In the blogosphere, there's yet another ... ehem ... discussion ... going on about "new atheists" and "accomodationism".
The setting: Chris Mooney and Sheril Kirshenbaum wrote a book called Unscientific America: How Scientific Illiteracy Threatens our Future. For whatever reason, an entire chapter or two of the book was devoted to criticizing "new atheists" in general, and PZ Myers and Richard Dawkins in particular. As should have been expected, PZ Myers wrote at least four or five posts about it, and so did Chris and Sheril. And the rest of the blogosphere is chattering about it.
What's especially irritating to me is how much the arguments mostly just swish right by each other. I find that I have to keep track of not two, but four different sides: 1) what Mooney and Kirshenbaum say, 2) what PZ says, 3) what Mooney and Kirshenbaum say PZ says, and 4) what PZ says Mooney and Kirshenbaum say. I have to keep track of all this he said she said junk when I'd rather be keeping track of the issues.

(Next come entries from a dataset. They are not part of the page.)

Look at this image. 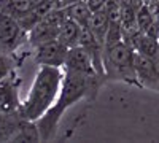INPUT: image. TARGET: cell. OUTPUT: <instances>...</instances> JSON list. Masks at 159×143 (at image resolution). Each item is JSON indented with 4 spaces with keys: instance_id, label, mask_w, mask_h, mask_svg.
Returning a JSON list of instances; mask_svg holds the SVG:
<instances>
[{
    "instance_id": "cell-6",
    "label": "cell",
    "mask_w": 159,
    "mask_h": 143,
    "mask_svg": "<svg viewBox=\"0 0 159 143\" xmlns=\"http://www.w3.org/2000/svg\"><path fill=\"white\" fill-rule=\"evenodd\" d=\"M21 107L19 80L16 73H11L0 80V113H21Z\"/></svg>"
},
{
    "instance_id": "cell-11",
    "label": "cell",
    "mask_w": 159,
    "mask_h": 143,
    "mask_svg": "<svg viewBox=\"0 0 159 143\" xmlns=\"http://www.w3.org/2000/svg\"><path fill=\"white\" fill-rule=\"evenodd\" d=\"M108 27H110V21L107 18V13L105 10L102 11H96L91 15L89 24H88V29L92 32L99 43H102L105 46V42H107V34H108Z\"/></svg>"
},
{
    "instance_id": "cell-12",
    "label": "cell",
    "mask_w": 159,
    "mask_h": 143,
    "mask_svg": "<svg viewBox=\"0 0 159 143\" xmlns=\"http://www.w3.org/2000/svg\"><path fill=\"white\" fill-rule=\"evenodd\" d=\"M81 25L78 22L72 21L70 18H67L64 21L62 27L59 30V37L57 40L61 43H64L67 48H73V46H78L80 45V35H81Z\"/></svg>"
},
{
    "instance_id": "cell-5",
    "label": "cell",
    "mask_w": 159,
    "mask_h": 143,
    "mask_svg": "<svg viewBox=\"0 0 159 143\" xmlns=\"http://www.w3.org/2000/svg\"><path fill=\"white\" fill-rule=\"evenodd\" d=\"M67 54H69V48L64 43H61L57 38L34 48V60L38 65L64 69L65 60H67Z\"/></svg>"
},
{
    "instance_id": "cell-18",
    "label": "cell",
    "mask_w": 159,
    "mask_h": 143,
    "mask_svg": "<svg viewBox=\"0 0 159 143\" xmlns=\"http://www.w3.org/2000/svg\"><path fill=\"white\" fill-rule=\"evenodd\" d=\"M157 42H159V32H157Z\"/></svg>"
},
{
    "instance_id": "cell-8",
    "label": "cell",
    "mask_w": 159,
    "mask_h": 143,
    "mask_svg": "<svg viewBox=\"0 0 159 143\" xmlns=\"http://www.w3.org/2000/svg\"><path fill=\"white\" fill-rule=\"evenodd\" d=\"M64 69L75 70L80 73H86V75H99V72L94 67V62H92L91 56L88 54V51L84 48H81L80 45L69 48V54H67V60H65Z\"/></svg>"
},
{
    "instance_id": "cell-3",
    "label": "cell",
    "mask_w": 159,
    "mask_h": 143,
    "mask_svg": "<svg viewBox=\"0 0 159 143\" xmlns=\"http://www.w3.org/2000/svg\"><path fill=\"white\" fill-rule=\"evenodd\" d=\"M134 54H135V49L132 48L130 42H126V40L105 46L103 70H105L107 80L140 86L137 80L135 67H134Z\"/></svg>"
},
{
    "instance_id": "cell-10",
    "label": "cell",
    "mask_w": 159,
    "mask_h": 143,
    "mask_svg": "<svg viewBox=\"0 0 159 143\" xmlns=\"http://www.w3.org/2000/svg\"><path fill=\"white\" fill-rule=\"evenodd\" d=\"M130 45L137 53L153 59L154 62L159 60V42H157V38L150 37L143 32H137L130 38Z\"/></svg>"
},
{
    "instance_id": "cell-13",
    "label": "cell",
    "mask_w": 159,
    "mask_h": 143,
    "mask_svg": "<svg viewBox=\"0 0 159 143\" xmlns=\"http://www.w3.org/2000/svg\"><path fill=\"white\" fill-rule=\"evenodd\" d=\"M32 10V0H0V13L13 18H22Z\"/></svg>"
},
{
    "instance_id": "cell-4",
    "label": "cell",
    "mask_w": 159,
    "mask_h": 143,
    "mask_svg": "<svg viewBox=\"0 0 159 143\" xmlns=\"http://www.w3.org/2000/svg\"><path fill=\"white\" fill-rule=\"evenodd\" d=\"M24 43H29L27 32L22 30L18 19L0 13V53L16 54Z\"/></svg>"
},
{
    "instance_id": "cell-7",
    "label": "cell",
    "mask_w": 159,
    "mask_h": 143,
    "mask_svg": "<svg viewBox=\"0 0 159 143\" xmlns=\"http://www.w3.org/2000/svg\"><path fill=\"white\" fill-rule=\"evenodd\" d=\"M134 67L137 73V80L140 86L150 87L159 91V69L156 65V62L147 56H143L140 53L134 54Z\"/></svg>"
},
{
    "instance_id": "cell-9",
    "label": "cell",
    "mask_w": 159,
    "mask_h": 143,
    "mask_svg": "<svg viewBox=\"0 0 159 143\" xmlns=\"http://www.w3.org/2000/svg\"><path fill=\"white\" fill-rule=\"evenodd\" d=\"M27 123L21 113H0V141H13L19 129Z\"/></svg>"
},
{
    "instance_id": "cell-16",
    "label": "cell",
    "mask_w": 159,
    "mask_h": 143,
    "mask_svg": "<svg viewBox=\"0 0 159 143\" xmlns=\"http://www.w3.org/2000/svg\"><path fill=\"white\" fill-rule=\"evenodd\" d=\"M150 11H151V15H153V19L159 24V0H156V2L150 7Z\"/></svg>"
},
{
    "instance_id": "cell-17",
    "label": "cell",
    "mask_w": 159,
    "mask_h": 143,
    "mask_svg": "<svg viewBox=\"0 0 159 143\" xmlns=\"http://www.w3.org/2000/svg\"><path fill=\"white\" fill-rule=\"evenodd\" d=\"M73 2H76V0H54V7L61 8V10H65L67 7H70Z\"/></svg>"
},
{
    "instance_id": "cell-15",
    "label": "cell",
    "mask_w": 159,
    "mask_h": 143,
    "mask_svg": "<svg viewBox=\"0 0 159 143\" xmlns=\"http://www.w3.org/2000/svg\"><path fill=\"white\" fill-rule=\"evenodd\" d=\"M88 8L91 10V13H96V11H102L105 10V5H107V0H84Z\"/></svg>"
},
{
    "instance_id": "cell-2",
    "label": "cell",
    "mask_w": 159,
    "mask_h": 143,
    "mask_svg": "<svg viewBox=\"0 0 159 143\" xmlns=\"http://www.w3.org/2000/svg\"><path fill=\"white\" fill-rule=\"evenodd\" d=\"M64 80V69L40 65L29 94L22 100L21 114L24 119L35 123L54 105Z\"/></svg>"
},
{
    "instance_id": "cell-1",
    "label": "cell",
    "mask_w": 159,
    "mask_h": 143,
    "mask_svg": "<svg viewBox=\"0 0 159 143\" xmlns=\"http://www.w3.org/2000/svg\"><path fill=\"white\" fill-rule=\"evenodd\" d=\"M105 80L107 78H103L100 75H86V73L64 69L62 86H61L59 96L54 102V105L40 119L35 121V126L38 129L42 140L48 141L49 138L54 137L64 113L83 99L92 100L97 96L99 89Z\"/></svg>"
},
{
    "instance_id": "cell-14",
    "label": "cell",
    "mask_w": 159,
    "mask_h": 143,
    "mask_svg": "<svg viewBox=\"0 0 159 143\" xmlns=\"http://www.w3.org/2000/svg\"><path fill=\"white\" fill-rule=\"evenodd\" d=\"M65 13H67V16H69L72 21L78 22L81 27H88L89 19H91V15H92L84 0H76V2H73L70 7L65 8Z\"/></svg>"
}]
</instances>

One question I'd like answered is, what exactly do Mooney and Kirshenbaum think is wrong with PZ Myers? As in, which part specifically? Is it PZ's position that science and religion conflict? Or is it PZ's harsh internet persona, and his swarming horde of followers? Or something else?
See, Mooney and Kirshenbaum just hammer on and on about PZ Myers (on the internet, if not in the book). But the problem with focusing on a specific example is that you lose applicability to other people! I mean, I can only care so much about PZ Myers. Because I am not PZ Myers. I share PZ's philosophical position, more or less, but his demeanor not so much. And to show that I'm not alone, there was a recent post on Cosmic Variance in which Sean Carroll argued that science can answer questions which are frequently categorized as religious. And he does it calmly, politely.
And arguably, Dawkins is in this category as well. Dawkins argues a lot about how God is in principle a scientific claim, but Dawkins himself is quite polite. Dawkins doesn't need to swear or be rude in order to shock people; he lets his clearly stated beliefs and positions do the shocking.
So do Mooney and Kirshenbaum have a problem with that, or not?
And if they do have a problem with that, what do they expect me to do about it? Surely they could not be arguing that I should change my philosophical position just because it's politically inconvenient. Do they argue that I should keep it quiet because it's politically inconvenient? Forget that! I happen to like having a bit of a voice, thank you very much. If Mooney and Kirshenbaum wish to convince me, they would need some really good direct evidence that speaking up hurts the cause, not just in the short run, but in the long run. And it has to be my cause, not theirs.
And what if their problem is not with PZ's philosophical position, but with his approach? This implies that they would also have a problem with someone who cusses and swears and pulls shocking stunts as he argues that science and religion are completely compatible. But I'm not seeing it. I can't imagine it.
But assuming that they're really just disagreeing with PZ's approach, and not his philosophical position, some of the same questions appear. Where is the good, direct evidence that PZ's approach backfires, even in the long run? And how do they expect to change it?
My line of thinking is, "That's just the internet for you." People can be mean. Different websites tend to have completely different accepted levels of politeness. Internet culture has far too much inertia to change it easily. Look at it this way. No matter what you do, no matter what you argue, you will never change me into a PZ Myers. I don't have the right temperament for it. So how would we change someone like PZ Myers into someone like me? And how are you going to do it to his tens of thousands of readers?
Sometimes, you have to accept the social landscape as is, working around it if you have to. And who knows (since I have yet to see any direct evidence otherwise), maybe a variety of approaches is a good thing after all. You know, don't put all your eggs in one basket. And recognize that our audience is diverse, our goals are diverse.